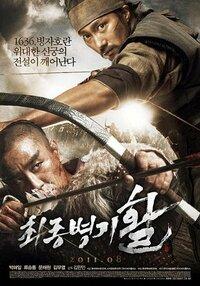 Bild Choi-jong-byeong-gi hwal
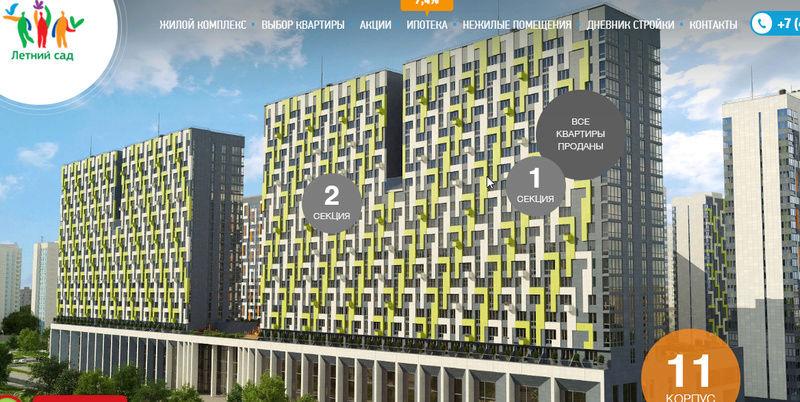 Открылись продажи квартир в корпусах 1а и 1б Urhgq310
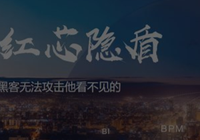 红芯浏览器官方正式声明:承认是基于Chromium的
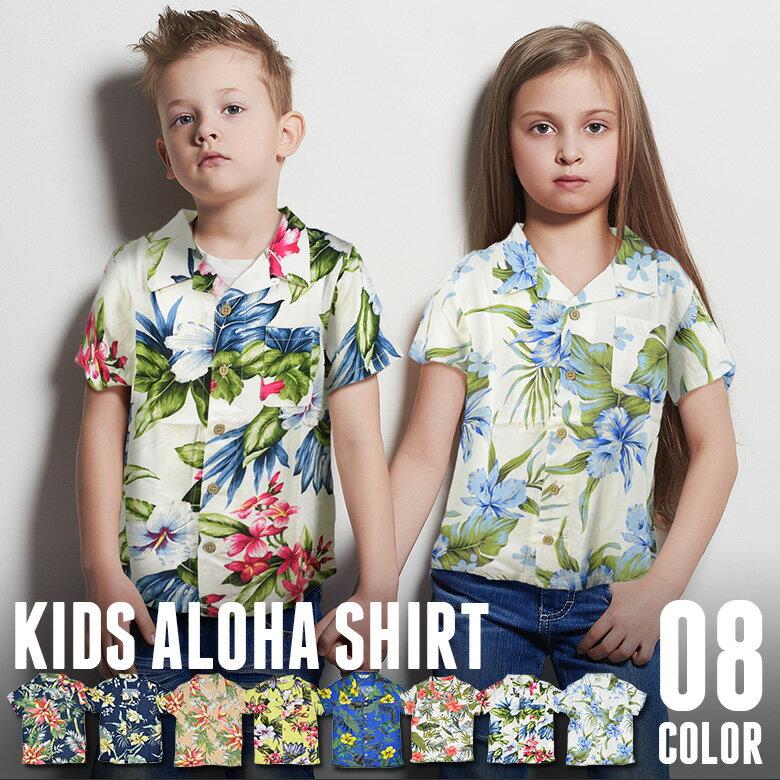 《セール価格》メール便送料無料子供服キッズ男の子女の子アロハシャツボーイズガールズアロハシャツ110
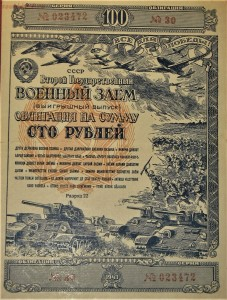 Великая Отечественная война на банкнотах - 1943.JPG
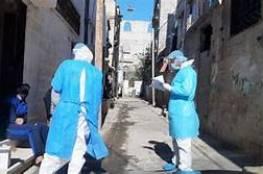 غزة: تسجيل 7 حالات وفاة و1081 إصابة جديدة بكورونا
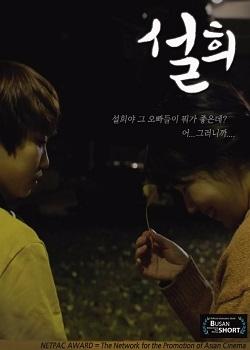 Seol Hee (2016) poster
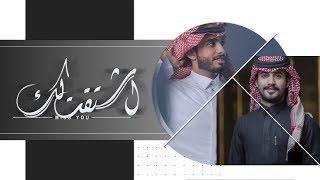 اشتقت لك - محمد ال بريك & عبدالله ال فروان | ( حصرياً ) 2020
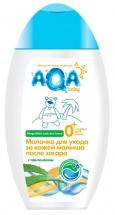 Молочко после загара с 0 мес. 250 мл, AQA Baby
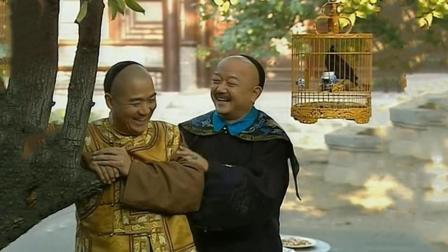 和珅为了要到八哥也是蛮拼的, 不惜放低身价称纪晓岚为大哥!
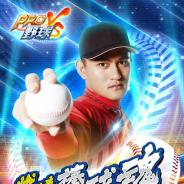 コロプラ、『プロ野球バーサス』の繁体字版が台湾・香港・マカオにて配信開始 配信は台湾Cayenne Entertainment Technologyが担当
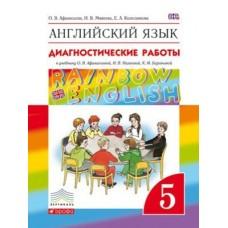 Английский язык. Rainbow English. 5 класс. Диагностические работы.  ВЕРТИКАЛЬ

--

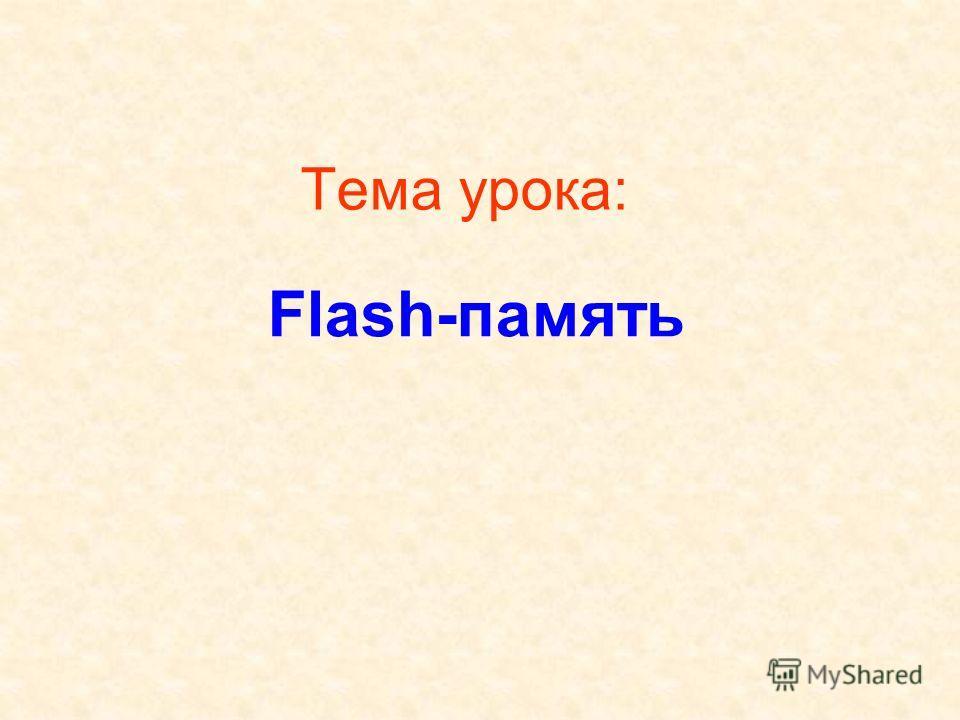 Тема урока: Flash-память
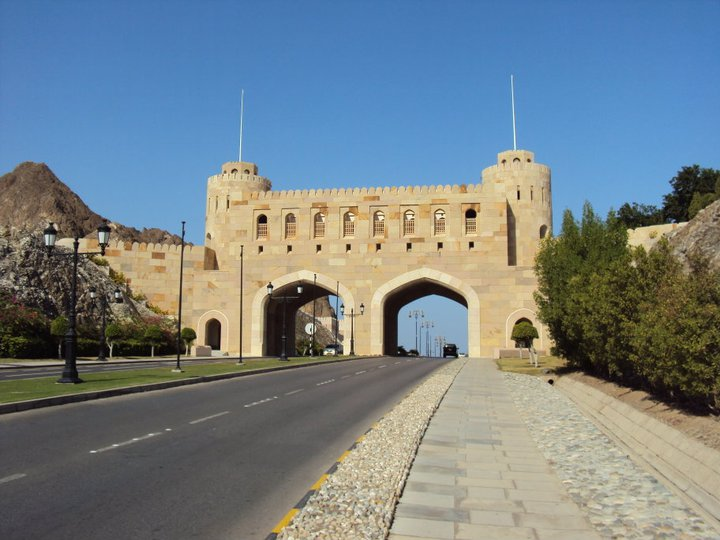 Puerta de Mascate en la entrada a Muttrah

What is expected: Each line above that falls between the line with "Тема урока: Flash-память" and the line with "Puerta de Mascate en la entrada a Muttrah" should be printed exactly, together with those two lines, but the pictures should not.

Reply to the exercise:
 Тема урока: Flash-память
 Puerta de Mascate en la entrada a Muttrah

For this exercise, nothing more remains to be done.